DINAMIKA NILAI-NILAI KEISLAMAN DALAM KONSTITUSI DAN SISTEM HUKUM DI INDONESIA
DINAMIKA NILAI-NILAI KEISLAMAN DALAM KONSTITUSI DAN SISTEM HUKUM DI INDONESIA

DINAMIKA NILAI-NILAI KEISLAMAN DALAM KONSTITUSI DAN SISTEM HUKUM DI INDONESIA

Pengantar
Nilai-nilai Islam dan syariat Islam telah menjadi perdebatan sejak awal konstitusi Indonesia dibentuk. Dalam hal ini tidak berarti saya mengabaikan pentingnya peran dan sumbangsih nilai-nilai agama lain dalam konstitusi Indonesia. Tulisan singkat ini, mendiskusikan nilai agama dalam konstitusi dan sistem hukum Indonesia, dan memberi gambaran bagaimana sesungguhnya posisi agama dan khususnya Islam dalam negara Indonesia yang kita cintai. Hal ini diharapkan akan semakin melengkapi dan memantapkan pemahaman kita terhadap konstitusi dengan segenap nilai-nilai yang dikandung di dalamnya.

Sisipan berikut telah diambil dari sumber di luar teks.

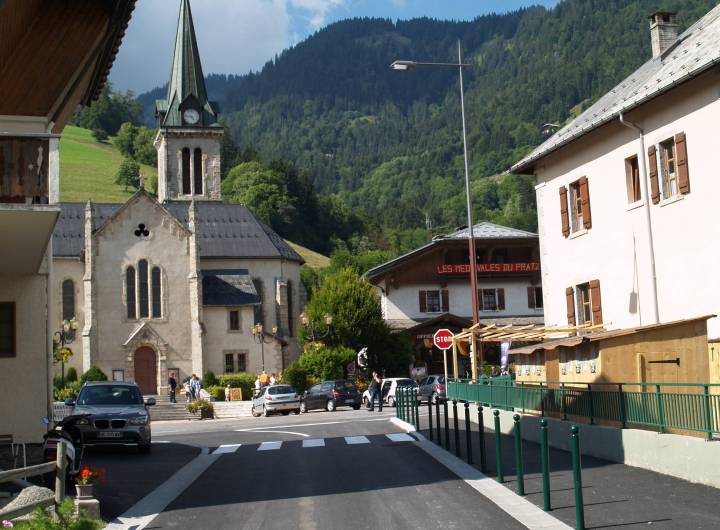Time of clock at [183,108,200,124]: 4:46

Setiap pembicaraan mengenai konstitusi tidaklah dapat dilepaskan dari perspektif sejarah, mengingat konstitusi pada dasarnya merupakan kesepakatan politik bangsa melalui para pembuatnya sesuai dengan situasi, tempat dan waktu pada saat konstitusi dirumuskan dan dinamika dalam implementasinya. 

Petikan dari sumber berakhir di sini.